● What is required
Turn the data below into a numbered list, leaving out any blank lines.

● Items
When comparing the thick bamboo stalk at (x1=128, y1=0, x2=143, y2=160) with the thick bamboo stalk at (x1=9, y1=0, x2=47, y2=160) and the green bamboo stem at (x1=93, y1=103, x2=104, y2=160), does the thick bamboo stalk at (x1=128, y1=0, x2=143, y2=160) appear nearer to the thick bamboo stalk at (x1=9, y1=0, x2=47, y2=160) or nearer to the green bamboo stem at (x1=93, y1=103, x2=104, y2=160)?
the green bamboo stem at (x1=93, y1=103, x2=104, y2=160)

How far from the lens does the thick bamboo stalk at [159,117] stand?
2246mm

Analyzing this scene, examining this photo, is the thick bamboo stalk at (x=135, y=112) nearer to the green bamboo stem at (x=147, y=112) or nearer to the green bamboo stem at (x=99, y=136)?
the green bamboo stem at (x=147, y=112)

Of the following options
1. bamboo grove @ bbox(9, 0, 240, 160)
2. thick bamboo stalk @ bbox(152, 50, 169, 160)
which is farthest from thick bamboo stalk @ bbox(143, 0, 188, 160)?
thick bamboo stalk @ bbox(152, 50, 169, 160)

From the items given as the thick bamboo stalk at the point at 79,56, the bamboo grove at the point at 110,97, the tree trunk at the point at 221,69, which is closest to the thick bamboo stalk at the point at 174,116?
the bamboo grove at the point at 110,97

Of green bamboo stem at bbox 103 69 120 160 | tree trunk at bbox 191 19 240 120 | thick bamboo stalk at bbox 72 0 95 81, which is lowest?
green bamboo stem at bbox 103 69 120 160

● Expected answer
1. When comparing the thick bamboo stalk at (x1=128, y1=0, x2=143, y2=160) with the thick bamboo stalk at (x1=9, y1=0, x2=47, y2=160) and the green bamboo stem at (x1=93, y1=103, x2=104, y2=160), does the thick bamboo stalk at (x1=128, y1=0, x2=143, y2=160) appear nearer to the thick bamboo stalk at (x1=9, y1=0, x2=47, y2=160) or nearer to the green bamboo stem at (x1=93, y1=103, x2=104, y2=160)?
2. the green bamboo stem at (x1=93, y1=103, x2=104, y2=160)
3. How far from the lens does the thick bamboo stalk at [159,117] stand?
4. 2246mm
5. Analyzing this scene, examining this photo, is the thick bamboo stalk at (x=135, y=112) nearer to the green bamboo stem at (x=147, y=112) or nearer to the green bamboo stem at (x=99, y=136)?
6. the green bamboo stem at (x=147, y=112)
7. Of the following options
8. 1. bamboo grove @ bbox(9, 0, 240, 160)
9. 2. thick bamboo stalk @ bbox(152, 50, 169, 160)
10. which is farthest from thick bamboo stalk @ bbox(143, 0, 188, 160)?
11. thick bamboo stalk @ bbox(152, 50, 169, 160)
12. From the items given as the thick bamboo stalk at the point at 79,56, the bamboo grove at the point at 110,97, the tree trunk at the point at 221,69, which is closest to the thick bamboo stalk at the point at 174,116?
13. the bamboo grove at the point at 110,97
14. Of green bamboo stem at bbox 103 69 120 160 | tree trunk at bbox 191 19 240 120 | thick bamboo stalk at bbox 72 0 95 81, which is lowest?
15. green bamboo stem at bbox 103 69 120 160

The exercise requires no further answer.